All Products
Search
Document Center

Data Lake Formation:Migrate EMR metadata to DLF

Last Updated:Jan 16, 2025

This topic describes how to migrate Hive Metastore metadata that is stored in an ApsaraDB RDS database or a built-in MySQL database of an E-MapReduce (EMR) cluster to Data Lake Formation (DLF).

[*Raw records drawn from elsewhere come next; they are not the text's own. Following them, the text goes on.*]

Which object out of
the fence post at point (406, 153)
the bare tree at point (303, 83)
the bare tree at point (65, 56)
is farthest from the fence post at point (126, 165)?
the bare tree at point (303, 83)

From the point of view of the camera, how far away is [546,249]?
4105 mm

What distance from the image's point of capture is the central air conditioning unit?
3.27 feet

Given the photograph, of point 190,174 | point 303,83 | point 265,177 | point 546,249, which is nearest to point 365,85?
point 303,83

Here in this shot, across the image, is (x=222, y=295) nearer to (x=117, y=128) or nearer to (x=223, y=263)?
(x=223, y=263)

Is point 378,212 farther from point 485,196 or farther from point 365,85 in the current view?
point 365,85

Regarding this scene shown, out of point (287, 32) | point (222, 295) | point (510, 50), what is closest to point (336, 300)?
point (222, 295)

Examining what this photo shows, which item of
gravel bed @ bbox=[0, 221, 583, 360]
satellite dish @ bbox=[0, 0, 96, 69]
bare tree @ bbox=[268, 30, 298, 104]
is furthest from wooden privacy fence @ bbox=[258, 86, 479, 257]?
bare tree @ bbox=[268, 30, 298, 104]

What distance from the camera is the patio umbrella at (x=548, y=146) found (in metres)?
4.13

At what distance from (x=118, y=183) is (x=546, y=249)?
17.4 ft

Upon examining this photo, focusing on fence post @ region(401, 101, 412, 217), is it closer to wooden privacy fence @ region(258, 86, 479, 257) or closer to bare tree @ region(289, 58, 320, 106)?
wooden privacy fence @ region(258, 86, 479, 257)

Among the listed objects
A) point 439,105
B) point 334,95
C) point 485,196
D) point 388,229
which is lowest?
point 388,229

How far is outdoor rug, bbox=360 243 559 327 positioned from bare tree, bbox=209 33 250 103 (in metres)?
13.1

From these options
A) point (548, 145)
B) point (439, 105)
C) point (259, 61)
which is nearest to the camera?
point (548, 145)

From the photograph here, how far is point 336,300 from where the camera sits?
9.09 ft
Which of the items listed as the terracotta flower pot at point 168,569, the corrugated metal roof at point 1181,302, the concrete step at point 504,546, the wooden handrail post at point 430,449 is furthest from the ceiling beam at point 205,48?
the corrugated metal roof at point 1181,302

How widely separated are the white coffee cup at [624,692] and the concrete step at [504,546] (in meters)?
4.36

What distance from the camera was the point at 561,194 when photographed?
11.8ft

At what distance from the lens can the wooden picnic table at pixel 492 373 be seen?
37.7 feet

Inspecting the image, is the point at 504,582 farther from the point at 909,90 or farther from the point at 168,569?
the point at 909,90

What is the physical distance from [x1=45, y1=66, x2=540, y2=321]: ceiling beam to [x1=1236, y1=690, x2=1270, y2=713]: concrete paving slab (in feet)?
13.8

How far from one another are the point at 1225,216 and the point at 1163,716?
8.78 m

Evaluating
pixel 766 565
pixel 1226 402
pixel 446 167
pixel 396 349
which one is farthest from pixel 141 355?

This topic also describes how to modify the configurations of an EMR cluster to store metadata by using DLF. If you use DLF to store metadata, you can write data from various data sources to a data lake and build efficient data lake solutions.

Scenarios

image
  1. For information about how to migrate metadata from a big data cluster to an EMR cluster that stores metadata in DLF, see the Migrate metadata section in this topic.

  2. For information about how to migrate metadata from an EMR cluster that stores metadata in a built-in MySQL database or self-managed ApsaraDB RDS database to an EMR cluster that stores metadata in DLF, see Migrate metadata.

  3. For information about how to change the metadata storage of an EMR cluster from built-in MySQL or self-managed ApsaraDB RDS to DLF, see Use DLF for unified metadata storage for an EMR cluster.

    Important
    • Note: If you want to use DLF to store metadata of an EMR cluster, the major version of the EMR cluster must be EMR V3.33 or later V3.X, EMR V4.6 or later V4.X, or EMR V5.1 or later V5.X.

    • For EMR clusters of earlier versions, join the DingTalk group 33719678.

Migrate metadata

DLF allows you to quickly migrate metadata from a Hive metastore to a data lake in a visualized manner.

Preparations

  1. Create an EMR cluster that stores metadata in a self-managed ApsaraDB RDS database. For more information, see Configure a self-managed ApsaraDB RDS database. In this example, a self-managed ApsaraDB RDS database is used.

  2. Create a Hive database in the EMR cluster. For more information, see Use Hive to perform basic operations. In this example, a database named testdb2 is created.

  3. Check the remote access permissions on a specific database.

    • Log on to the ApsaraDB RDS or MySQL database and execute the following statements to grant remote access permissions on the database. In the example, the root user and the testdb database are used. xxxx is the password of the root user.

      CREATE USER 'root'@'%' IDENTIFIED BY 'xxxx';
      GRANT ALL PRIVILEGES ON testdb.* TO 'root'@'%' WITH GRANT OPTION;
      FLUSH PRIVILEGES;
    • For an ApsaraDB RDS database, you can also view and modify the access permissions in the ApsaraDB RDS console. For more information, see Modify the permissions of an account.

      image

Create a migration task

  1. Log on to the DLF console.

  2. Select the region where the EMR cluster resides.

  3. In the left-side navigation pane, choose Metadata > Migrate Metadata.

  4. On the Migration Task tab, click Create Cloud Migration Task.

  5. Configure the parameters and click Next. The following figure shows the sample configurations. For more information, see the Create a metadata migration task in the "Metadata migration" topic.

    image

  6. Configure the migration task and click Next. The following figure shows the sample configurations. In this example, the task name is test_rds.

    image

  7. Confirm the task configurations and click OK.

Run the migration task

On the Migration Task tab, find the task named test_rds and click Run in the Actions column. After the task is successfully run, the task enters the Succeeded state.

image

View the running record and logs

  1. On the Migration Task tab, click Running Record in the Actions column to view the execution history of the task.

    image

  2. On the Execution History tab, click View Logs in the Actions column to view the log details of the task.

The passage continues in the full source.